Add the ability of only reconstructing certain sub-chunk of certain shards #79

drskalman · 2020-08-25T11:35:20Z

We have situations that we have recovered some data and parity shards but we are only interested in recovering a specific subset of the shards instead of the whole encoding mainly due to performance issues. As such it is useful to have reconstruct_subset_of_shards function. I'm working on it and opened this issue to discuss and track implementation detail etc.

The text was updated successfully, but these errors were encountered:

darrenldl · 2020-08-25T11:52:38Z

I think the following notes which I thought of as I revisited the code briefly might be worth mentioning:

If the selected subset strictly concerns only with data shards, then the code can just reconstruct the required subset
But if the selected subset contains any parity shard, then it should implicitly/automatically include all missing data shards in the target set as well (as required for construction of parity shards, I think)

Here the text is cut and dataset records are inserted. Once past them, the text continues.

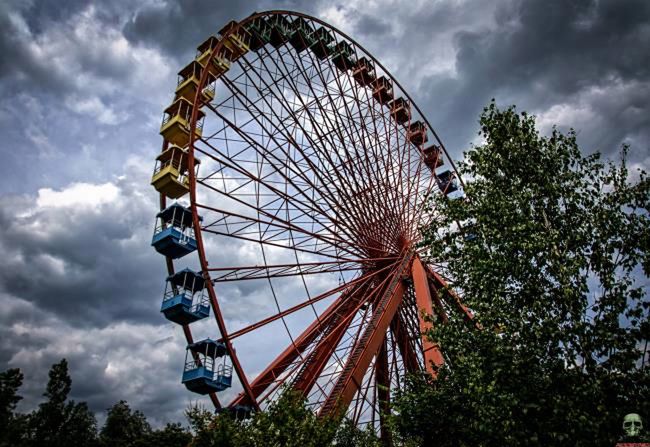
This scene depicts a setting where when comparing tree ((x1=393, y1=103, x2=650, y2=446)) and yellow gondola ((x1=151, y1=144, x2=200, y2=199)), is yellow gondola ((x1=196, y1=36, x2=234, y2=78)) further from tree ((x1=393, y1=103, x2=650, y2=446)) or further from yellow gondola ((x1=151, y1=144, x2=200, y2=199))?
tree ((x1=393, y1=103, x2=650, y2=446))

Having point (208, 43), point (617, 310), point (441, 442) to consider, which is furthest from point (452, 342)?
point (208, 43)

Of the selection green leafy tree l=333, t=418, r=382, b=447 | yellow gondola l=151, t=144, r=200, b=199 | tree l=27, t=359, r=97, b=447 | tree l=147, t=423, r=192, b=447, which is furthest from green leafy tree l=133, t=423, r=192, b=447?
yellow gondola l=151, t=144, r=200, b=199

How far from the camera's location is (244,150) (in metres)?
15.5

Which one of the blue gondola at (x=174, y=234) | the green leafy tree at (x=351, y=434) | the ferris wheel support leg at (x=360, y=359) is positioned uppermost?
the blue gondola at (x=174, y=234)

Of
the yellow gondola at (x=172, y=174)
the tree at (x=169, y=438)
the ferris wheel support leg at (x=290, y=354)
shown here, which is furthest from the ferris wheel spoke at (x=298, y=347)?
the tree at (x=169, y=438)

It might be easiest to modify code_some_slices to accept an "ignored indices" argument.

Either that, or adjust the outputs parameter (https://github.com/darrenldl/reed-solomon-erasure/blob/master/src/core.rs#L473) to allow for encoding of an index being skipped, otherwise shrinking the outputs directly would lead to code_single_slice misusing i_row (https://github.com/darrenldl/reed-solomon-erasure/blob/master/src/core.rs#L487)

And I might be way off as well - I haven't read the code base in forever.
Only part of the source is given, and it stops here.